**** DATA EXTRACT ****

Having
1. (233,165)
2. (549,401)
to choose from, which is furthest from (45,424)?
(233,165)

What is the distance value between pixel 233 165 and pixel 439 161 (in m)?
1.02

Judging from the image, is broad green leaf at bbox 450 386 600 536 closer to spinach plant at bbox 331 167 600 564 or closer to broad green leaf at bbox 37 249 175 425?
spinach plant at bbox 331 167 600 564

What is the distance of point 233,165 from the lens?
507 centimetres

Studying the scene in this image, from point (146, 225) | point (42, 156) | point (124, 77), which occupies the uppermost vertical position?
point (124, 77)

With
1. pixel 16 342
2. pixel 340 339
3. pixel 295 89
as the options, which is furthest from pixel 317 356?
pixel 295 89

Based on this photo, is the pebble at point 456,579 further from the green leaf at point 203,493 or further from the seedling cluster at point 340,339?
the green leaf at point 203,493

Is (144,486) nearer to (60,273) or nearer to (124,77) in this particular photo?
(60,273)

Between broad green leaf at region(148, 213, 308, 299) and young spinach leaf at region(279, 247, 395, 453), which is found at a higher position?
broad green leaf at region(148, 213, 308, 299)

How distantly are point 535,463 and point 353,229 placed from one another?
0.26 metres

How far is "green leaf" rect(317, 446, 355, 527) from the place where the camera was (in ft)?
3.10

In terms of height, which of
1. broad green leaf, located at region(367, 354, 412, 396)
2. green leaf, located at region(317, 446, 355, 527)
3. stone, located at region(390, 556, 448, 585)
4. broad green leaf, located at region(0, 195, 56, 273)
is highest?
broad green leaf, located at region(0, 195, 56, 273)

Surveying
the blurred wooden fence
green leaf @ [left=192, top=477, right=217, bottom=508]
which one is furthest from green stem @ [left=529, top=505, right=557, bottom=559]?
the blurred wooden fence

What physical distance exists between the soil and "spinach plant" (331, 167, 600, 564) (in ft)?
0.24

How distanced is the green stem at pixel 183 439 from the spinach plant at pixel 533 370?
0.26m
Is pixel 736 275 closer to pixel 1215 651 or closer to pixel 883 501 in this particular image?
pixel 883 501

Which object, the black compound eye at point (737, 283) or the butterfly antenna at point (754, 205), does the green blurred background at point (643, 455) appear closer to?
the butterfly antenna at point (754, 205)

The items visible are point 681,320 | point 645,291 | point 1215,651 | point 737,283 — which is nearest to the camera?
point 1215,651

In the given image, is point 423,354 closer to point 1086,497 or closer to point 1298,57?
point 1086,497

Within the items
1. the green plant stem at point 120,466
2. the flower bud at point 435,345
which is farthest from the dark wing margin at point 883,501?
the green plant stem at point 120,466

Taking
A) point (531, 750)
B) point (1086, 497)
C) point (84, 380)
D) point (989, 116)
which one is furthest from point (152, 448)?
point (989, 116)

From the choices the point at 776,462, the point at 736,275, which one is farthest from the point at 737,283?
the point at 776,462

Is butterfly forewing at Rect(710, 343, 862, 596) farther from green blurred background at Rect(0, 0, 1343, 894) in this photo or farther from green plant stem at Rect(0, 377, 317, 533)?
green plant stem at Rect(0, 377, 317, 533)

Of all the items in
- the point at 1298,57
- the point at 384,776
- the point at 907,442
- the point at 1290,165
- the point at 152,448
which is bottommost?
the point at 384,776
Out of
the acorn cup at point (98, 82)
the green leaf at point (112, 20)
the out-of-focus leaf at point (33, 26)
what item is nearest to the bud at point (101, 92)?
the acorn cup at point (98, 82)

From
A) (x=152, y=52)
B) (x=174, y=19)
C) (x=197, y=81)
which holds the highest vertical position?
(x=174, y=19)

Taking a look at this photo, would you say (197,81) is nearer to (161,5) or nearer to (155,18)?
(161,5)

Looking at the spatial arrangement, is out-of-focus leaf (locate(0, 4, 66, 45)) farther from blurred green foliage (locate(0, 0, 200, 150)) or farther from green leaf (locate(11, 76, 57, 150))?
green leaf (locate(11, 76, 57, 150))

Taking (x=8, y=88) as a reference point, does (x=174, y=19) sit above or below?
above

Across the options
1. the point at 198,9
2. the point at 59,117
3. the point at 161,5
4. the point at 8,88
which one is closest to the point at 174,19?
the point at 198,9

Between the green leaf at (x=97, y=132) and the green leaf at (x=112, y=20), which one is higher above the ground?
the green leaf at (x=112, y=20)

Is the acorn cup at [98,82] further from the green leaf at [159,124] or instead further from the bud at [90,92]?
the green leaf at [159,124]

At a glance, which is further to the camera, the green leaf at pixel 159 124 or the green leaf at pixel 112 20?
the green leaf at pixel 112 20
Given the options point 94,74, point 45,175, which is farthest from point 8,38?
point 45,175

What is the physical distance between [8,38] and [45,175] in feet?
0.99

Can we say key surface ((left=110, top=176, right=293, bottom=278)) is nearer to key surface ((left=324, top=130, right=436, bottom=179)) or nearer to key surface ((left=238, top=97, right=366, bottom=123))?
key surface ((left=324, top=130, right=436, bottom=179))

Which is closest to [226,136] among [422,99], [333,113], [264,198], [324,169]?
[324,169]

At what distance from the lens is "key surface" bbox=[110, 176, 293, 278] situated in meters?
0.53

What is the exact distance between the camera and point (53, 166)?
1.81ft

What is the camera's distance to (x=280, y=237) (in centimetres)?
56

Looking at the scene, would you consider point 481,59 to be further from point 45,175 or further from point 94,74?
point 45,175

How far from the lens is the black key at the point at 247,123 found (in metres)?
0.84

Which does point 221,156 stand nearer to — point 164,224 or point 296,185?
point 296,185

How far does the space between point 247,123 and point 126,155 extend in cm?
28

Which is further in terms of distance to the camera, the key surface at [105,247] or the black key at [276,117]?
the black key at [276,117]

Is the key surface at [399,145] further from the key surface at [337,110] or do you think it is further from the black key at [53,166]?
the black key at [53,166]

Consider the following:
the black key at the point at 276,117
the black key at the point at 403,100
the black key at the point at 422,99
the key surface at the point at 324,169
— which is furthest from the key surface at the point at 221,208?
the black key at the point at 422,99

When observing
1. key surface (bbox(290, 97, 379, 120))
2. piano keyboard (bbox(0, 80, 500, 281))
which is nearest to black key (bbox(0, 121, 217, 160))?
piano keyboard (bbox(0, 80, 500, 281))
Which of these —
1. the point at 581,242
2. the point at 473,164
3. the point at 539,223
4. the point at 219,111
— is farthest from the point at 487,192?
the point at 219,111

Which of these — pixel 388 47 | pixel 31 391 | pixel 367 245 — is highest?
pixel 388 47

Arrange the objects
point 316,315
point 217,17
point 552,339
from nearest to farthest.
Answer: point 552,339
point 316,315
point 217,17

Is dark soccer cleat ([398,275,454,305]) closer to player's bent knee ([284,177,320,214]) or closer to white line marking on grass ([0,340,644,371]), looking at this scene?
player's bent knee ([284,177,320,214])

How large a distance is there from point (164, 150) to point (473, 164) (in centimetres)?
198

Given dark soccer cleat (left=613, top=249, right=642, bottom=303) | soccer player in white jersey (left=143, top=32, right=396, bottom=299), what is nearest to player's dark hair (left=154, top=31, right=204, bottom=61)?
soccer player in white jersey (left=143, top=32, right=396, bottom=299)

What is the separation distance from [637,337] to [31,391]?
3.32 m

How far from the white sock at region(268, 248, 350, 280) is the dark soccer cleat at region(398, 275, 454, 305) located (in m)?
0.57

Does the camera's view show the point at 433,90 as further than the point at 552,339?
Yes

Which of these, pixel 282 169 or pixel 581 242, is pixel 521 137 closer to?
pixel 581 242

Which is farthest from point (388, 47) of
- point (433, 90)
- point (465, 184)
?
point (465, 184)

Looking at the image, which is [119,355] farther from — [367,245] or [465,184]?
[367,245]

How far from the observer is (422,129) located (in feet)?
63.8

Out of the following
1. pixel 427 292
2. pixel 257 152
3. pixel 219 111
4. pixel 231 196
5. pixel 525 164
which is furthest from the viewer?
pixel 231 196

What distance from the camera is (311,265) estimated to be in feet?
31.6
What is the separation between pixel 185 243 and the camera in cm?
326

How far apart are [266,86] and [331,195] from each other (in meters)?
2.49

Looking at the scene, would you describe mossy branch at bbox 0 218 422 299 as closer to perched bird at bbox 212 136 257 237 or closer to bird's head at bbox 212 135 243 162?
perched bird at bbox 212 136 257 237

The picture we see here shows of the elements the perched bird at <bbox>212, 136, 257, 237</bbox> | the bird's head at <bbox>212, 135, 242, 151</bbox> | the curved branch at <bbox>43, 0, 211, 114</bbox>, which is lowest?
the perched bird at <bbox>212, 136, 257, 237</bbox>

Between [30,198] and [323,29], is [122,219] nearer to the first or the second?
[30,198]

****

GOAL OF THE EXERCISE :: Repeat the line containing "How large a" and all subsequent lines through the final line of the data, exactly and with no others.

SOLUTION TO THIS PROBLEM ::
How large a distance is there from point (164, 150) to point (473, 164) (in centimetres)?
198

Given dark soccer cleat (left=613, top=249, right=642, bottom=303) | soccer player in white jersey (left=143, top=32, right=396, bottom=299), what is nearest to player's dark hair (left=154, top=31, right=204, bottom=61)?
soccer player in white jersey (left=143, top=32, right=396, bottom=299)

What is the separation distance from [637,337] to [31,391]?
3.32 m

How far from the white sock at region(268, 248, 350, 280) is the dark soccer cleat at region(398, 275, 454, 305) located (in m)?
0.57

Does the camera's view show the point at 433,90 as further than the point at 552,339?
Yes

Which of these, pixel 282 169 or pixel 581 242, is pixel 521 137 closer to?
pixel 581 242

Which is farthest from point (388, 47) of
- point (433, 90)
- point (465, 184)
?
point (465, 184)

Looking at the image, which is [119,355] farther from — [367,245] or [465,184]?
[367,245]

How far from the observer is (422,129) located (in feet)?
63.8

Out of the following
1. pixel 427 292
2. pixel 257 152
3. pixel 219 111
4. pixel 231 196
5. pixel 525 164
which is furthest from the viewer?
pixel 231 196

What distance from the camera is (311,265) estimated to be in feet?
31.6
What is the separation between pixel 185 243 and the camera in cm?
326

How far apart are [266,86] and [331,195] from each other (in meters)?
2.49

Looking at the scene, would you describe mossy branch at bbox 0 218 422 299 as closer to perched bird at bbox 212 136 257 237 or closer to bird's head at bbox 212 135 243 162?
perched bird at bbox 212 136 257 237

The picture we see here shows of the elements the perched bird at <bbox>212, 136, 257, 237</bbox> | the bird's head at <bbox>212, 135, 242, 151</bbox> | the curved branch at <bbox>43, 0, 211, 114</bbox>, which is lowest?
the perched bird at <bbox>212, 136, 257, 237</bbox>

Between [30,198] and [323,29], is [122,219] nearer to the first or the second?
[30,198]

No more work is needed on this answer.